• [WHAT IS BEING ASKED]:
From the passage on fundamental stock analysis, reproduce word for word the part that begins at the words "Fundamental stock analysis" and stops after the words "a long duration.".

## start EXTRACT PROVIDED

Fundamental stock analysis refers to studying the basics of the business that a company carries. Is the business profitable? Are there major political, competitor, supply chain, or other threats to the business that could lower its profits? Is the business resilient to changing market behaviour?
These are some of the questions you must ask before picking a stock for a long duration.
Step-by-step approach of selecting the best companies to invest in India for beginners
Check the fundamentals of the company, Before getting into complex details of the company, it is advisable to start with a simple first check- the soundness of the fundamentals of the company.
This is important to understand the company’s ability to handle business and setbacks. If the company is not fundamentally strong, then it might be a good idea to stop looking into that company altogether.
There is no point in going through the company’s products, market size, competitors, etc. if it is not fundamentally strong. To check the fundamental soundness of any company, verify whether the following parameters are in check:
The Earnings per Share (EPS) should have been increasing for the last 5 years
The Price to Earnings ratio (PE) should be lower than the industry average and competitors
The Price to Book Value (BV) should be lower than the industry average and competitors
The Debt to Equity Ratio should be less than 1
The three-year average of return on equity (ROE) should be greater than 15%
The Price to Sales ratio should not be a big number
The Current Ratio should be more than 1
The dividends should have been increasing for the last 5 financial years
Most of these factors mentioned above are financial ratios. In case you do not understand these ratios, please make the effort to run an internet search, find reliable sites and learn the meanings of these ratios since it will help you learn about investing in the right companies.

## end EXTRACT PROVIDED
## start DATA SECTION

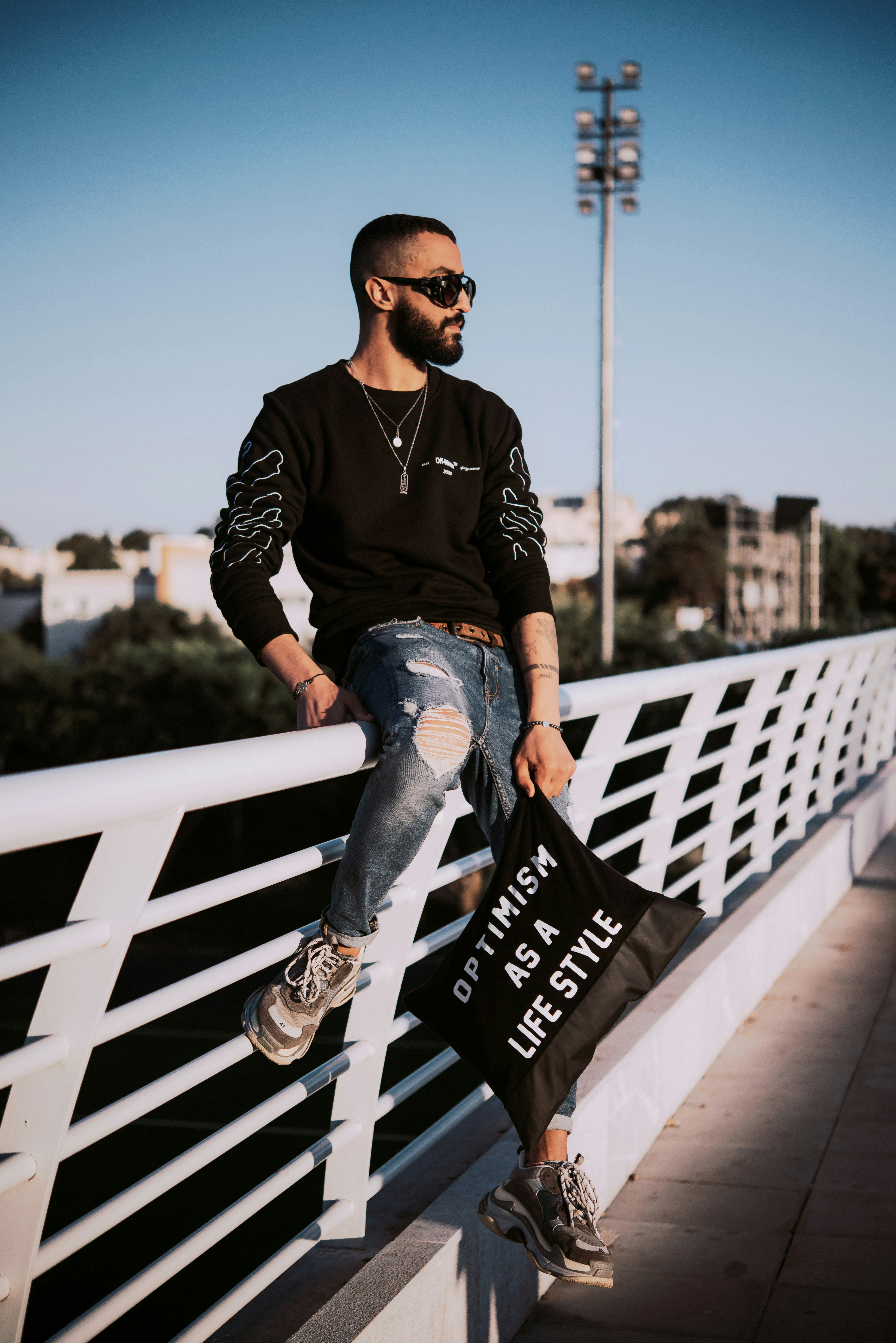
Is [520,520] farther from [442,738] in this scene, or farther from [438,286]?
[442,738]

## end DATA SECTION

• [FULL RESPONSE]:
Fundamental stock analysis refers to studying the basics of the business that a company carries. Is the business profitable? Are there major political, competitor, supply chain, or other threats to the business that could lower its profits? Is the business resilient to changing market behaviour?
These are some of the questions you must ask before picking a stock for a long duration.